Since 2006, 25 prostate cancer GWAS have been published and 76 susceptibility loci associated with prostate cancer risk have been identified [23]. The ability of SNPS to predict aggressive disease is unclear, with some [2427], but not all [28], studies supporting an association between SNPs and aggressive prostate cancer.
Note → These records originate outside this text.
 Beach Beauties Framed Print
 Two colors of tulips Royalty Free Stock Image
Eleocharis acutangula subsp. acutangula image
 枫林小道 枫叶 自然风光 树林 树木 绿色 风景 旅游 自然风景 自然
Control selection strategies, such as comparing cases to controls that have been selected on the basis of their PSA level being under a certain threshold, can make it difficult to interpret associations between a genetic variant and disease, since such associations may result from a relationship between the variant and PSA levels rather than prostate cancer [20,2936]. A limited number of GWAS which used PSA screened controls found that thirteen known prostate cancer susceptibility loci are also associated with PSA concentration in blood (rs6869841, rs1270884, rs17632542, rs2242652, rs6983561, rs620861, rs10090154, rs7837688, rs12500426, rs7127900, rs10993994, rs2659056, rs2735839, rs5945619) [9,24,29,30,34].
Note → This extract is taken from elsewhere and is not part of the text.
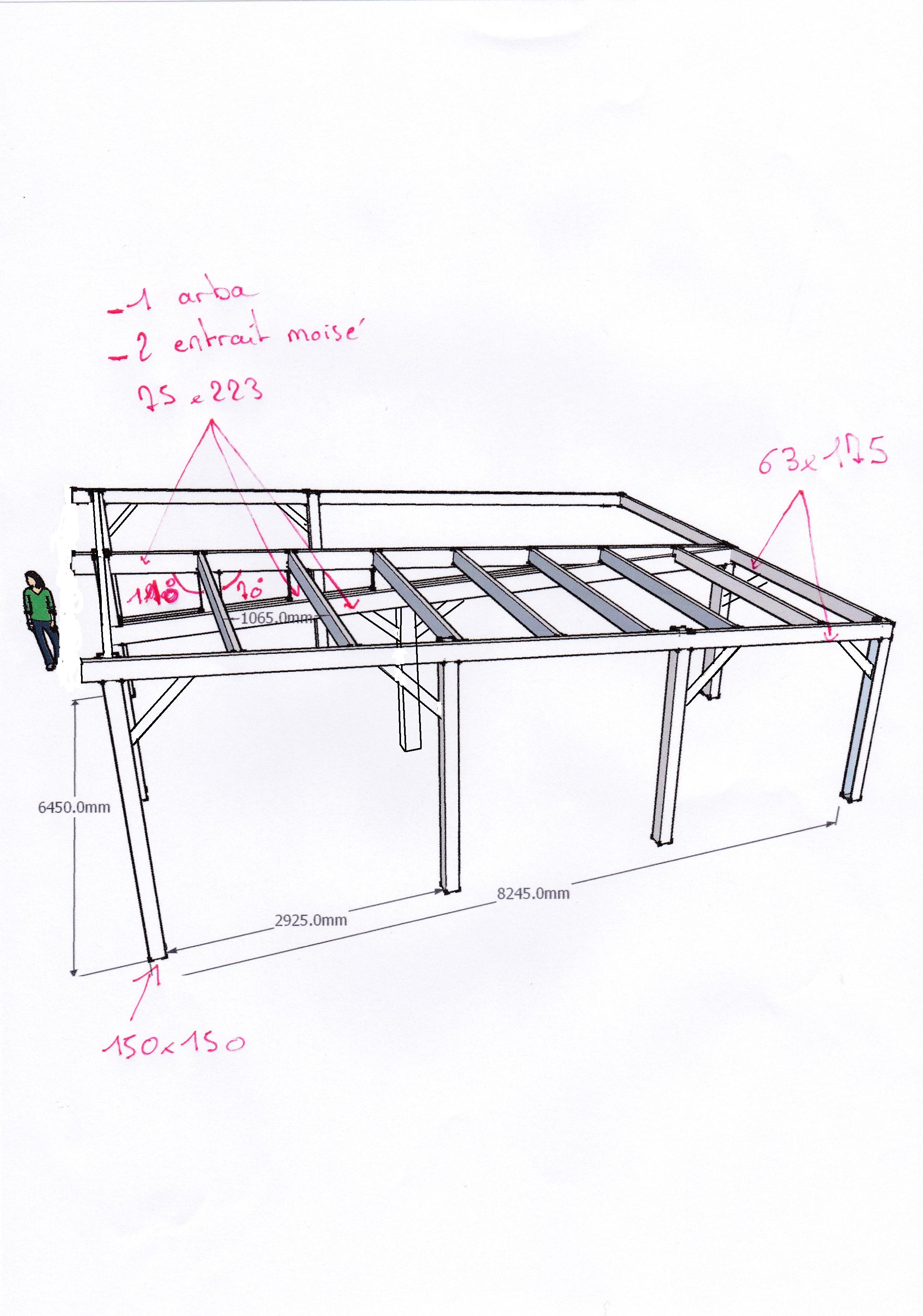aide dimension charpente pour abri voiture 43 messages. Black Bedroom Furniture Sets. Home Design Ideas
Individual SNPs have been identified which explain a proportion of the variation in PSA level. Eeles et al [30] detected an association between a SNP that encodes PSA [kallikrein-related peptidase 3 (KLK3)] and prostate cancer. This SNP was subsequently associated with PSA levels in unaffected men, as were other prostate-cancer related SNPs in the hepatocyte nucleartor-1 β (HNF1B) and β-microseminoprotein (MSMB) genes [3639]. Knipe et al [40] compared the association of 81 SNPs with prostate cancer using ‘low’ PSA controls and ‘high’ PSA controls, nested within ProtecT. They hypothesized that if the genetic marker was associated with PSA level and not prostate cancer, then the effect estimate would be greatest when using ‘low’ PSA controls and close to the null when using ‘high’ PSA controls. They found that seven SNPs were positively associated with circulating PSA level (rs1512268-T, rs10788160-A, rs445114-T, rs11199874-A, rs17632542-T, rs2735839-G, rs266849-A). Jin [41]conducted a GWAS of percentage of free-to-total PSA (%fPSA) by genotyping 642,584 SNPs in 3192 men of European ancestry, each with a total PSA of 2.5 to 10ng/mL, that were recruited to the REDUCE study. They identified two SNPs (rs3213764, rs1354774) that were associated with %fPSA but not associated with prostate cancer risk or aggressiveness. The SNP rs3213764 was also associated with total PSA; rs1354774 was not associated with total PSA.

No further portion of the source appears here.